(Spatial question entries)
**********

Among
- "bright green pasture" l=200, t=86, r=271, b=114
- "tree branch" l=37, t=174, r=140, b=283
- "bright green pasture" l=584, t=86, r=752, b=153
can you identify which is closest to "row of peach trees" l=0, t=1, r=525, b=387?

**********

**What you have to do:** Render the lines of these entries as a numbered list, leaving out any blank lines.

**Correct answer:**
1. Among
2. - "bright green pasture" l=200, t=86, r=271, b=114
3. - "tree branch" l=37, t=174, r=140, b=283
4. - "bright green pasture" l=584, t=86, r=752, b=153
5. can you identify which is closest to "row of peach trees" l=0, t=1, r=525, b=387?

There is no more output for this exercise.